[SELECTED PASSAGE]
■ ■ ■ ■ ■ ■ ■
By Eleanor Clift, The Daily Beast

Nixon came in part to avoid attending the funeral, but he also brought a check-later lost-for her children’s education, according to a family friend finally telling the story.
A secret kept for a half century about a controversial future president’s gift to the new widow of a fallen civil rights icon seems improbable, but Xernona Clayton was there and is now telling the story.

The civil rights leader and King family friend says that she remembers everything about Richard Nixon’s visit with Coretta Scott King “as though it happened yesterday,” and now she is finally sharing the story.

It was about 48 hours after Martin Luther King Jr. had been murdered on the evening of April 6 when the former vice president arrived at the modest King home in Atlanta in an unmarked car and with no press. Those were the conditions Clayton had established after Ralph McGill, the pioneering civil rights editor and publisher of the Atlanta Constitution, contacted her to say that Nixon wanted to pay his respects, stopping in Atlanta on his way to Key Biscayne, Florida, for the weekend. No fan of Nixon’s, McGill had nevertheless agreed to pass along the request.

Coretta Scott King was not eager to see Nixon so soon after her husband’s death, but she understood the sensitivity of the moment and she wanted to be above politics. Nixon arrived in the early evening and was escorted down a long hall to a back bedroom where Mrs. King received guests. She sat on the bed, propped up by pillows, and Nixon sat in a chair next to the bed in a meeting captured by a family photographer.

Nixon explained his wife, Pat, couldn’t be there because one of their daughters was ill, and she’d gone to be with her. Then, according to Clayton, he handed Mrs. King an envelope with a check for the children’s college education, saying, “This is from us-from me and Pat. I know the children are young. And you won’t be needing it for a while. But when you need it and want to use it, it will be there.”

Mrs. King thanked him, “and as I led him out, I thanked him,” Clayton told The Daily Beast. “I didn’t read the check, and I don’t know what happened afterwards. We had a place where we put things people gave to her.”

As to the check, Clayton says, “I never saw it again.”

She called McGill the next morning to report on the visit, and when she told him about the check, “He just laughed, he laughed hard, and he said, ‘He [Nixon] must have really wanted to score brownie points.'”
■ ■ ■ ■ ■ ■ ■
[SOURCE DATA]
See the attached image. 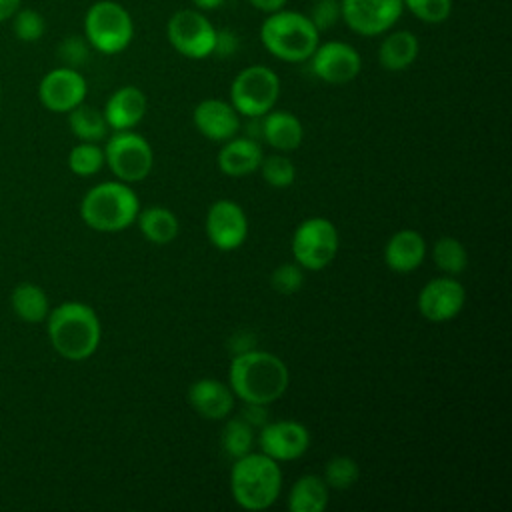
■ ■ ■ ■ ■ ■ ■
[TASK 1] According to the article about Nixon's visit to Coretta Scott King, where was Nixon heading for the weekend when he stopped in Atlanta?
[TASK 2] Continue the article about Nixon's visit to Coretta Scott King, picking up right after McGill's laughing remark about brownie points.

[TASK RESPONSE 1] Key Biscayne, Florida.

[TASK RESPONSE 2]
McGill never wrote about it, and the check as Clayton remembers it has been lost in the mists of time. It was never cashed, or the Nixon Library would have a record of it, and the aide who was with Nixon on what became two visits to Atlanta during that tumultuous time is disbelieving that Nixon, a reflexively suspicious politician, would hand a check to the widow of a man as divisive as King had become at the time of his death.

“It’s like I’m a hundred percent certain, he would never give her an envelope. There’s too much open to interpretation and wrong interpretation to do that,” Dwight Chapin told The Daily Beast. “I was a 27-year-old go-fer, but I was around him day and night.”

Except Chapin was not in the room when Nixon sat with Mrs. King. He says he saw him take her hand, and start talking. Then he left and, he says, talked on the screened-in front porch with the Kings’ young children until Nixon emerged about 15 minutes later.

Clayton is a trusted figure in the King orbit, and someone I and many others who covered civil rights or knew Dr. King can personally vouch for. She drove Dr. King to the airport on that fateful trip to Memphis that cost him his life, and she is featured in the new HBO documentary King in the Wilderness, which is based solely on interviews with people who knew him well.

It was after a screening of the film at the Museum of African American History that she first told the story of Nixon’s visit, and the check. “For a long time I didn’t tell the story, it was a private memory,” she explained. “But it’s not a new story to people who know me, I’ve told it before. Every time I say something it doesn’t make the news, I’m not famous.”
Nixon’s visit with Mrs. King was off the record, but that evening in Key Biscayne, Nixon wanted to know how it was playing. Chapin reminded him it was off the record. Nixon had expected news of the meeting would leak and was furious when told it had not. So Nick Ruhe, another Nixon aide, called Atlanta radio stations to tip them off that Nixon had been seen at the King home. But when reporters called the house, no one would confirm the visit.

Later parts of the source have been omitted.